ANASTASIUS OF EUCAITA
A fictitious character invented in the Period of the CYCLES (eighth century), in relation to the legends concerning the martyr THEODORUS STRATELATES, who was from Eucaita. Anastasius is said to have been bishop of Eucaita, the successor of a certain Sukianus, and it is stated that he composed an encomium in honor of Theodore, the complete text of which exists in Sahidic (Morgan Library M591, unpublished). Portions of the text survive in Bohairic (National Library, Turin; now lost; ed. Rossi, 1893-1894).

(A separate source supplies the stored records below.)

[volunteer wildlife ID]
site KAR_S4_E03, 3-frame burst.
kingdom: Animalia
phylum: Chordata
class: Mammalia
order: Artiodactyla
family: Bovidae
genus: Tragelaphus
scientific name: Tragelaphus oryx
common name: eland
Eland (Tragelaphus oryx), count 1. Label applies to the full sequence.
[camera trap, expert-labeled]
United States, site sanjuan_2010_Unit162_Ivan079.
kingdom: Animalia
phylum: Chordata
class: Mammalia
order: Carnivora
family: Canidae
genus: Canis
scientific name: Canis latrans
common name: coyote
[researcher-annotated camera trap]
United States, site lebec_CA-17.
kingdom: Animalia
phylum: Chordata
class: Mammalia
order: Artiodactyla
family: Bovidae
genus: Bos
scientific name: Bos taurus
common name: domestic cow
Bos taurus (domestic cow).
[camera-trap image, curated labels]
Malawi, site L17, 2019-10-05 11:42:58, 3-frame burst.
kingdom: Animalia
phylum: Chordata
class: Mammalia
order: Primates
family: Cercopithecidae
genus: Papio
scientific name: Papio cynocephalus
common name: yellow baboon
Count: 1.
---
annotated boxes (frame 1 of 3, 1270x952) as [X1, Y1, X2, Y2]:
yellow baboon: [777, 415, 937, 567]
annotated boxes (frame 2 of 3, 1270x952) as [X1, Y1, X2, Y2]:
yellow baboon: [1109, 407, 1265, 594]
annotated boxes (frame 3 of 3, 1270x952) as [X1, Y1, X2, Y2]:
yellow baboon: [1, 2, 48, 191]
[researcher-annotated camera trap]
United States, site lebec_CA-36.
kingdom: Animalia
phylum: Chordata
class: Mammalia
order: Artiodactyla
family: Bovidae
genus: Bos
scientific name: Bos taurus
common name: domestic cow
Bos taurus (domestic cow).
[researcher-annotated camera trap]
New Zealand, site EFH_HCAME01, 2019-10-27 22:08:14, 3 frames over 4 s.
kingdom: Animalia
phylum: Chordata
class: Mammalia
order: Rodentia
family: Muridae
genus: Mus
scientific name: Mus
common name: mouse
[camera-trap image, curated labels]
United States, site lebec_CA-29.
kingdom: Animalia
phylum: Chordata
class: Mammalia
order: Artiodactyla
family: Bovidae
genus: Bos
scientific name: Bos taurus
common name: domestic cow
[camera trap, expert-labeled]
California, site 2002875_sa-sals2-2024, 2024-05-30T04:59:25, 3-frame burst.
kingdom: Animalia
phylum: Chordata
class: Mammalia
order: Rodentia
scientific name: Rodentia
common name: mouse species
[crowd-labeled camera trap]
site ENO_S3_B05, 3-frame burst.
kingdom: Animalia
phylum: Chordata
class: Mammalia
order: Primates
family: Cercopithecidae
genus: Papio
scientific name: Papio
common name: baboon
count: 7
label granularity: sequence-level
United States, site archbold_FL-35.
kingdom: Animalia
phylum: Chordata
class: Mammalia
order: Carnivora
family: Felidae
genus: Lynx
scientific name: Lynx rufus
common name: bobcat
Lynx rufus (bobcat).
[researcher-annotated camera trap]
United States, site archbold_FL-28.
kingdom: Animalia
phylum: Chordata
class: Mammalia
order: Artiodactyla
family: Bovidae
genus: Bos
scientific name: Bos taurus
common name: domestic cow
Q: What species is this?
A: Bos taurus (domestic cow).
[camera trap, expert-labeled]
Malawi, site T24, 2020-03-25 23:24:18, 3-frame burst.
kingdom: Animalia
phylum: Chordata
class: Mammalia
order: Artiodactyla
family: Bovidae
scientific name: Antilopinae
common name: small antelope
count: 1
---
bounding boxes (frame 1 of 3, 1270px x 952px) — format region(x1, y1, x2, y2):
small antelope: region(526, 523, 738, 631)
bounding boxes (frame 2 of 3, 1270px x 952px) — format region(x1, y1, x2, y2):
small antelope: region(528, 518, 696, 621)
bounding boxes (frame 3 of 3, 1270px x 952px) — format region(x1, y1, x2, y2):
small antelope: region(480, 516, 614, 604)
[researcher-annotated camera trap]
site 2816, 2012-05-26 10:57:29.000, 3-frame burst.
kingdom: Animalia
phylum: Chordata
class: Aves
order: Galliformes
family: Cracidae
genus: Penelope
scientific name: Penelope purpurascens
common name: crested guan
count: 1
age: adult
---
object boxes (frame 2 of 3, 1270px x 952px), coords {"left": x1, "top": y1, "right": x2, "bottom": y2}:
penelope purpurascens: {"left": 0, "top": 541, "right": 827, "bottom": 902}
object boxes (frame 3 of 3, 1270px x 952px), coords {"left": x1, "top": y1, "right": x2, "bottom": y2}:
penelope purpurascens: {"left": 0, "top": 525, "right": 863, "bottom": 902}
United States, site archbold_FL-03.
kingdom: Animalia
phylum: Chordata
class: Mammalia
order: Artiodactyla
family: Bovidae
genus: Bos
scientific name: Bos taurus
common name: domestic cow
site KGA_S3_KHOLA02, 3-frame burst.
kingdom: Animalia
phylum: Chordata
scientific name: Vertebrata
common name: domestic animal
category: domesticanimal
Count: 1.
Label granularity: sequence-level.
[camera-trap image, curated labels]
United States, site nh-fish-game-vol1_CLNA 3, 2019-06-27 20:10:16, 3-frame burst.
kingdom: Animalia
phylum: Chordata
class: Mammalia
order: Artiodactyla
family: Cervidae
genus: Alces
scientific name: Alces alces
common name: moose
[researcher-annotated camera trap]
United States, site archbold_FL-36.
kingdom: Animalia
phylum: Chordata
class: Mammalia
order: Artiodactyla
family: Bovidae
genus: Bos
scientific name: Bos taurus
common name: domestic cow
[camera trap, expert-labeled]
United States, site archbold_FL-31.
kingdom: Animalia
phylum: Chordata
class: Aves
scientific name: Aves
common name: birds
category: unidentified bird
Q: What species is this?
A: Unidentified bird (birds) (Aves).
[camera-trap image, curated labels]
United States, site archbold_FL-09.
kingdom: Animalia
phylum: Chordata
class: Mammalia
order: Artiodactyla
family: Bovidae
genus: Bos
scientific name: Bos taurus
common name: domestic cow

This text gives a lengthy account of the life of Theodorus, starting with his family. His father, John, is said to have been a bold Egyptian soldier from the village of Apot (or Apor) near Shotep. After fighting under the emperor Numerian, he married the daughter of a prefect and went to live in Anatolia, where his son Theodore was born. Theodore was educated by his pagan mother and became a bold warrior. There follows the account of his battle with the dragon near the town of Eucaita, his conversion, and his martyrdom for refusing to offer sacrifice.
This text seems to have been created in order to “Egyptianize” the famous military martyr. It is based on the Passion of Theodorus before he was associated with the other Theodorus, known as Anatolius—who, in the Coptic tradition, forms part of the cycle of BASILIDES the General. They are, of course, independent of each other. The encomium attributed to Theodorus of Antioch substantiates that they are different persons.
Although in the Greek tradition the two Theodores develop from a single figure, for hagiographical reasons, the Coptic tradition seems at first to be acquainted with the two Theodores as separate figures, and then to place them in some sort of relation to each other, albeit in a very casual manner.
- Delehaye, H. Légendes grecques des saints militaires, pp. 11-43. Paris, 1909.
- Rossi, F. “Di alcuni manoscritti copti che si conservano nella Biblioteca Nazionale di Torino.” Memorie Accademie di Torino, 2nd ser., 43 (1893):223-340; 44 (1894):21-70.